Alternative Lösungen

In der Kategorie „Nachwuchs“ gewannen drei Projekte einen Ecodesign-Preis. Bei „Entopolis“ von Anne Carolin Klosson geht es um Insekten-Biodiversität. Es ist ein Spiel für Jugendliche, wo ein Insektenstaat aufgebaut werden soll, die Biodiversität erhöht und Gefahren abgewehrt werden sollen. Das Kooperationsprojekt von ecosign / Akademie für Gestaltung und der NABU Naturschutzstation will das Bewusstsein für den Schutz von Insekten fördern und gibt Handlungsempfehlungen. Im Projekt „Break-up Lab“ von Sophia Reißenweber (Burg Giebichenstein Kunsthochschule Halle) wird erforscht, wie Organismen dabei helfen können, Polyester in Alttextilien abzubauen.

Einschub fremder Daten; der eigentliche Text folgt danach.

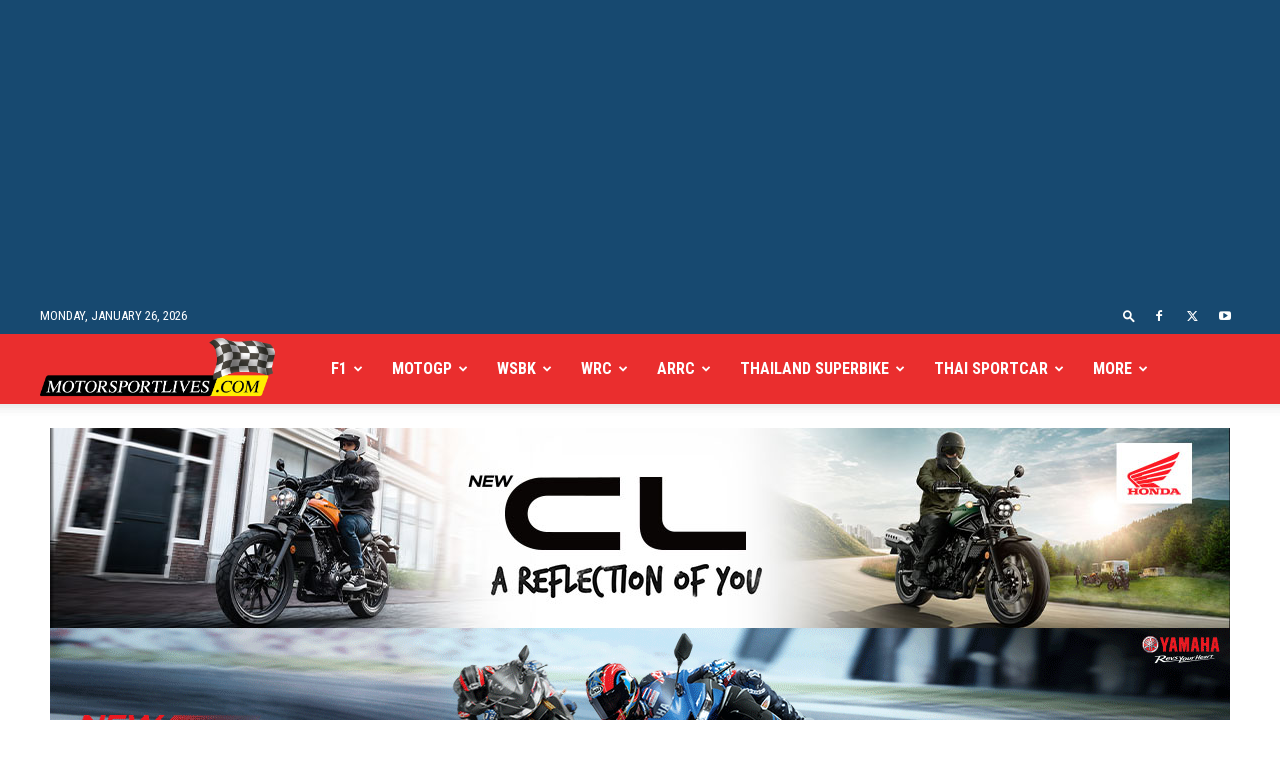

--- FILE ---
content_type: text/html; charset=utf-8
request_url: https://www.google.com/recaptcha/api2/aframe
body_size: 268
content:
<!DOCTYPE HTML><html><head><meta http-equiv="content-type" content="text/html; charset=UTF-8"></head><body><script nonce="U2WZlElne_MBU_WGbVaFMw">/** Anti-fraud and anti-abuse applications only. See google.com/recaptcha */ try{var clients={'sodar':'https://pagead2.googlesyndication.com/pagead/sodar?'};window.addEventListener("message",function(a){try{if(a.source===window.parent){var b=JSON.parse(a.data);var c=clients[b['id']];if(c){var d=document.createElement('img');d.src=c+b['params']+'&rc='+(localStorage.getItem("rc::a")?sessionStorage.getItem("rc::b"):"");window.document.body.appendChild(d);sessionStorage.setItem("rc::e",parseInt(sessionStorage.getItem("rc::e")||0)+1);localStorage.setItem("rc::h",'1769378996203');}}}catch(b){}});window.parent.postMessage("_grecaptcha_ready", "*");}catch(b){}</script></body></html>

--- FILE ---
content_type: text/plain
request_url: https://www.google-analytics.com/j/collect?v=1&_v=j102&a=27079011&t=pageview&_s=1&dl=https%3A%2F%2Fwww.motorsportlives.com%2F2023%2F09%2F21%2Ffabio-quartararo-doub-india-difficult-for-yamaha%2F&ul=en-us%40posix&dt=%5BMotoGP%5D%20%22%E0%B8%81%E0%B8%A7%E0%B8%B2%E0%B8%A3%E0%B9%8C%E0%B8%95%E0%B8%B2%E0%B8%A3%E0%B8%B2%E0%B9%82%E0%B8%A3%22%20%E0%B9%80%E0%B8%9C%E0%B8%A2%E0%B8%97%E0%B8%B2%E0%B8%87%E0%B8%95%E0%B8%A3%E0%B8%87%E0%B8%A2%E0%B8%B2%E0%B8%A7%20%22%E0%B8%AD%E0%B8%B4%E0%B8%99%E0%B9%80%E0%B8%94%E0%B8%B5%E0%B8%A2%22%E0%B9%84%E0%B8%A1%E0%B9%88%E0%B8%87%E0%B9%88%E0%B8%B2%E0%B8%A2%E0%B8%AA%E0%B8%B3%E0%B8%AB%E0%B8%A3%E0%B8%B1%E0%B8%9A%20%22%E0%B8%A2%E0%B8%B2%E0%B8%A1%E0%B8%B2%E0%B8%AE%E0%B9%88%E0%B8%B2%22%20-%20Motorsportlives&sr=1280x720&vp=1280x720&_u=IADAAAABAAAAACAAI~&jid=20392235&gjid=1988858859&cid=794899647.1769378995&tid=UA-42769240-2&_gid=459013088.1769378995&_r=1&_slc=1&z=767690226
body_size: -452
content:
2,cG-WQXBWCS2MZ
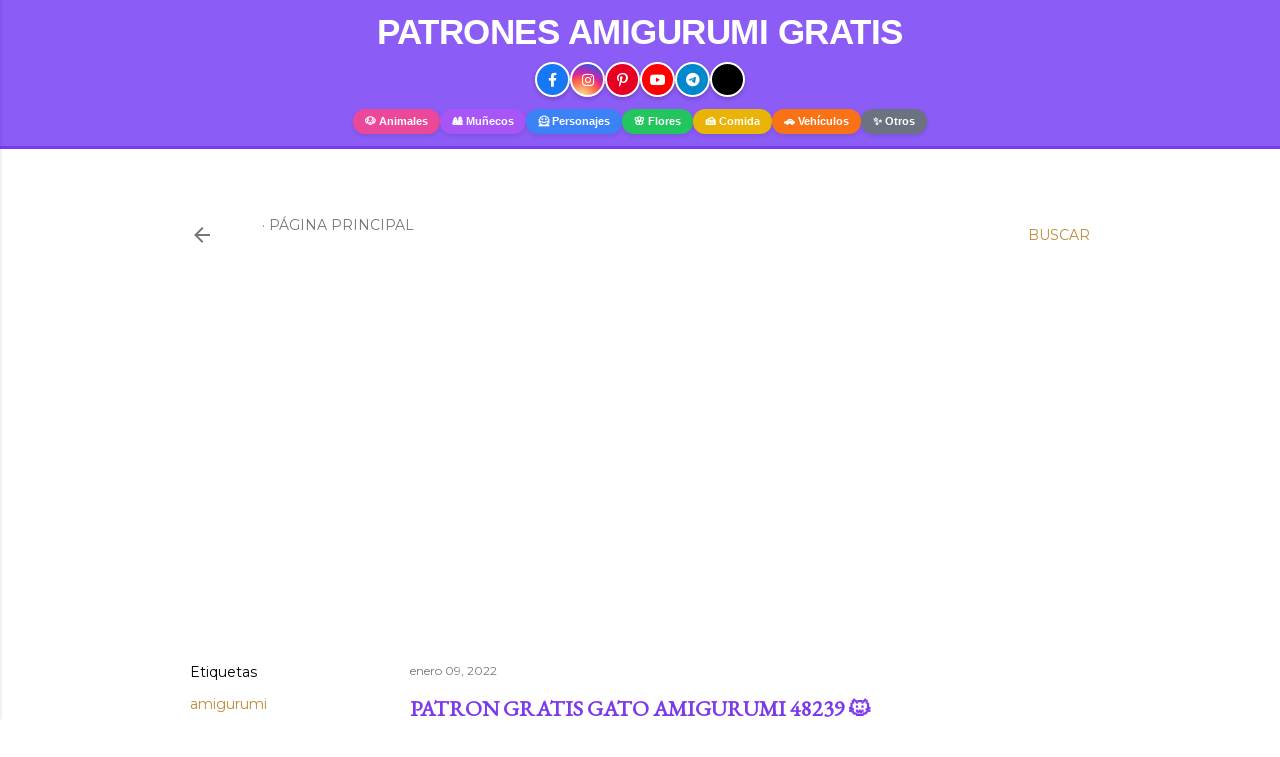

--- FILE ---
content_type: text/html; charset=utf-8
request_url: https://www.google.com/recaptcha/api2/aframe
body_size: 266
content:
<!DOCTYPE HTML><html><head><meta http-equiv="content-type" content="text/html; charset=UTF-8"></head><body><script nonce="BaF6YAcN42Ov8mKzUQ-98g">/** Anti-fraud and anti-abuse applications only. See google.com/recaptcha */ try{var clients={'sodar':'https://pagead2.googlesyndication.com/pagead/sodar?'};window.addEventListener("message",function(a){try{if(a.source===window.parent){var b=JSON.parse(a.data);var c=clients[b['id']];if(c){var d=document.createElement('img');d.src=c+b['params']+'&rc='+(localStorage.getItem("rc::a")?sessionStorage.getItem("rc::b"):"");window.document.body.appendChild(d);sessionStorage.setItem("rc::e",parseInt(sessionStorage.getItem("rc::e")||0)+1);localStorage.setItem("rc::h",'1769769807643');}}}catch(b){}});window.parent.postMessage("_grecaptcha_ready", "*");}catch(b){}</script></body></html>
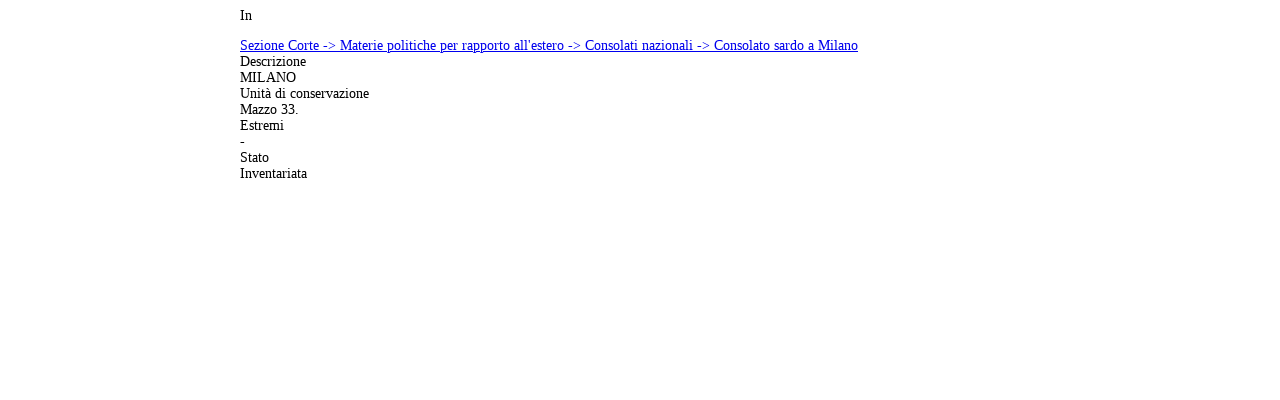

--- FILE ---
content_type: text/html; charset=iso-8859-1
request_url: https://archiviodistatotorino.beniculturali.it/dbadd/modal/antpm.php?szn=ua&id=141826
body_size: 487
content:







<head>




</head>






<div class="modal-header">
	<a class="close" data-dismiss="modal" style="cursor:pointer;display:none;" >&times;</a>
	<h3></h3>
</div>


<div class="modal-body" style="background-color:#fff;font-size: 85%; width:80%; max-width:800px;margin:0 auto;">
	<p>








<label for="login">In</label>

 <div class="vwcontent" style="">
<span><a href="/fondi/?id=273758">Sezione Corte -> Materie politiche per rapporto all'estero  -> Consolati nazionali -> Consolato sardo a Milano</a></span><br/>
  </div>

  
 
<label for="login">Descrizione</label>
  <div class="vwcontent" style="">MILANO</div>

<label for="login">Unità di conservazione</label>
  <div class="vwcontent" style="">Mazzo   33.</div>
<label for="login">Estremi</label>
  <div class="vwcontent" style=""> - </div>
<label for="login">Stato</label>
  <div class="vwcontent" style="">Inventariata</div>


  
  
 	</p>
</div>
<div class="modal-footer"  style="background-color:#fff;width:80%; max-width:800px;margin:0 auto;">
	
	<a class="btn" data-dismiss="modal" style="cursor:pointer;display:none;" >Close</a>
</div>	
 
  
  

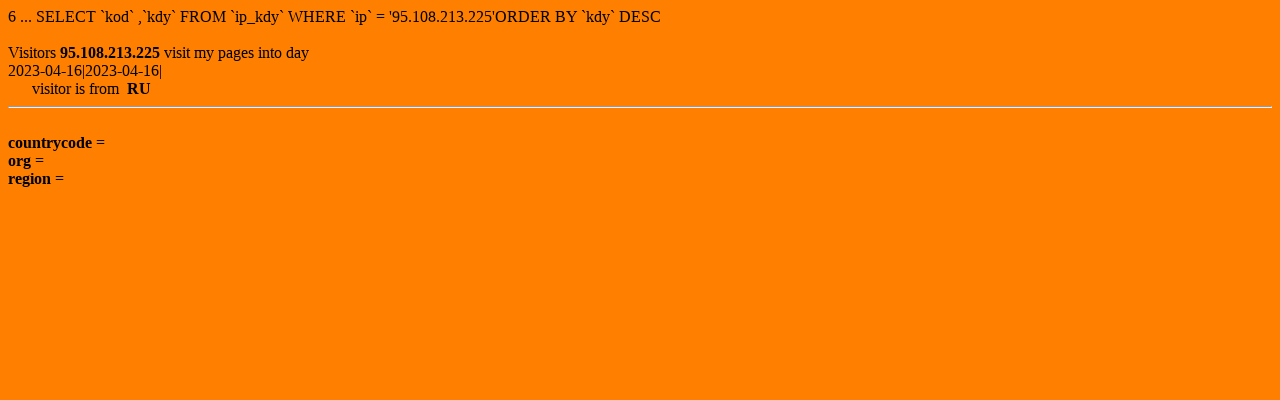

--- FILE ---
content_type: text/html
request_url: https://gasmaska.cz/program/navstevy.php?oo=6&ip=95.108.213.225
body_size: 262
content:
<html>
<head>
<meta http-equiv="content-type" content="text/html; charset=utf-8">
 <meta http-equiv="Content-language" CONTENT="cs">
<title>Statitika navstev (Guest statistic)</title>
</head>
<BODY BGCOLOR="#ff8000">
<form action="" method="get">
﻿6 ... SELECT  `kod` ,`kdy` FROM `ip_kdy` WHERE `ip` = '95.108.213.225'ORDER BY `kdy` DESC<BR><BR>Visitors <B>95.108.213.225</B> visit my pages into day<BR>2023-04-16|2023-04-16|<BR>&nbsp;&nbsp;&nbsp;&nbsp;&nbsp;&nbsp;visitor is from&nbsp;&nbsp;<B>RU</B><HR><BR><B>countrycode</B> = <BR><B>org</B> = <BR><B>region</B> = <BR>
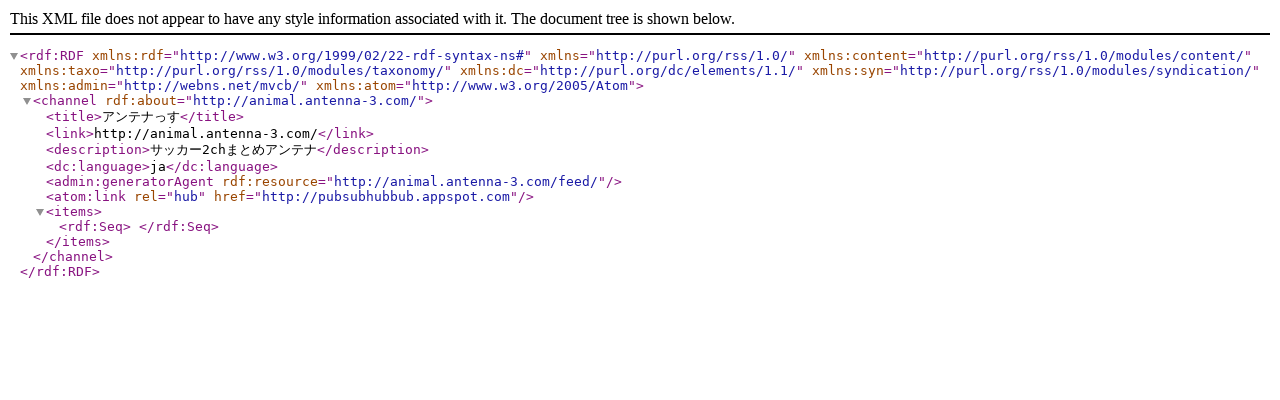

--- FILE ---
content_type: text/xml;charset=utf-8
request_url: http://animal.antenna-3.com/feed/?soccer
body_size: 871
content:
<?xml version="1.0" encoding="utf-8" ?><rdf:RDF xmlns:rdf="http://www.w3.org/1999/02/22-rdf-syntax-ns#" xmlns="http://purl.org/rss/1.0/" xmlns:content="http://purl.org/rss/1.0/modules/content/" xmlns:taxo="http://purl.org/rss/1.0/modules/taxonomy/" xmlns:dc="http://purl.org/dc/elements/1.1/" xmlns:syn="http://purl.org/rss/1.0/modules/syndication/" xmlns:admin="http://webns.net/mvcb/" xmlns:atom="http://www.w3.org/2005/Atom" >

<channel rdf:about="http://animal.antenna-3.com/"> 
<title>アンテナっす</title> 
<link>http://animal.antenna-3.com/</link> 
<description>サッカー2chまとめアンテナ</description> 
<dc:language>ja</dc:language>
<admin:generatorAgent rdf:resource="http://animal.antenna-3.com/feed/"/>
<atom:link rel="hub" href="http://pubsubhubbub.appspot.com"/>
<items> 
<rdf:Seq>
</rdf:Seq> 
</items> 
</channel> 

</rdf:RDF>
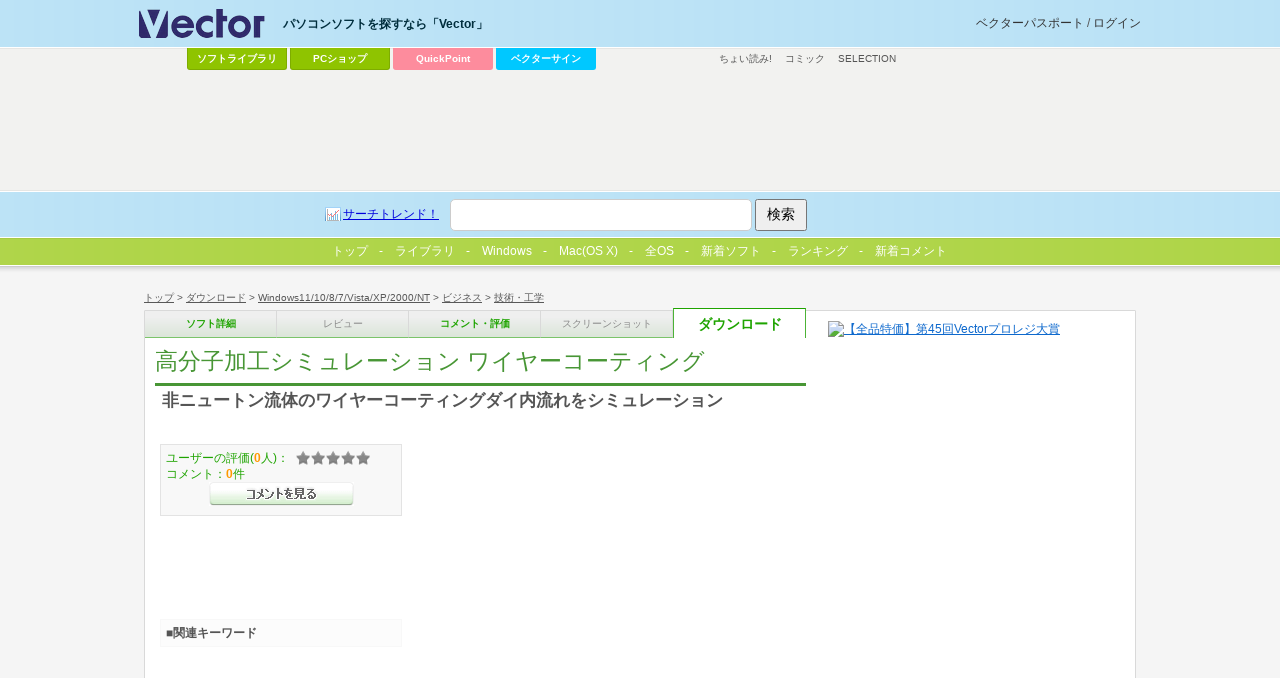

--- FILE ---
content_type: text/html; charset=utf-8
request_url: https://www.google.com/recaptcha/api2/aframe
body_size: 182
content:
<!DOCTYPE HTML><html><head><meta http-equiv="content-type" content="text/html; charset=UTF-8"></head><body><script nonce="1cIWkcglwbtWj0JZTlp_pw">/** Anti-fraud and anti-abuse applications only. See google.com/recaptcha */ try{var clients={'sodar':'https://pagead2.googlesyndication.com/pagead/sodar?'};window.addEventListener("message",function(a){try{if(a.source===window.parent){var b=JSON.parse(a.data);var c=clients[b['id']];if(c){var d=document.createElement('img');d.src=c+b['params']+'&rc='+(localStorage.getItem("rc::a")?sessionStorage.getItem("rc::b"):"");window.document.body.appendChild(d);sessionStorage.setItem("rc::e",parseInt(sessionStorage.getItem("rc::e")||0)+1);localStorage.setItem("rc::h",'1768967873877');}}}catch(b){}});window.parent.postMessage("_grecaptcha_ready", "*");}catch(b){}</script></body></html>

Das Verfahren ermöglicht die Rückgewinnung von Polyesteranteilen aus Mischgeweben. Dem Ganzen liegt eine Faser-zu-Faser-Recyclingstrategie zugrunde.

Das dritte ausgezeichnete Nachwuchsprojekt kommt von Franziska Baumgartner (Akademie der Bildenden Künste München). Sie entwickelte mit „Soft Spot“ einen Polstersessel, der alternative Wege der Polsterherstellung aus natürlichen, langlebigen Materialien erforscht, um die Verwendung von Polyurethan basierten Schaumstoffen obsolet zu machen. Seegras, Kapokvlies und Kokoskautschuk bilden die drei Schichten des Polsters. Ermüdet das Material an stark beanspruchten Stellen kann die Füllung punktuell erneuert werden.

Seegras, Kapokvlies und Kokoskautschuk verwendet Franziska Baumgartner für ihre Polstermöbelfüllungen. © Franziska Baumgartner

Der nächste Bundespreis Ecodesign (14. Ausgabe) wird am 20. Januar 2025 erneut europaweit ausgeschrieben. Das deutsche Bundesumweltministerium und das Umweltbundesamt loben den Bundespreis Ecodesign seit 2012 jährlich gemeinsam mit dem Internationalen Design Zentrum Berlin aus.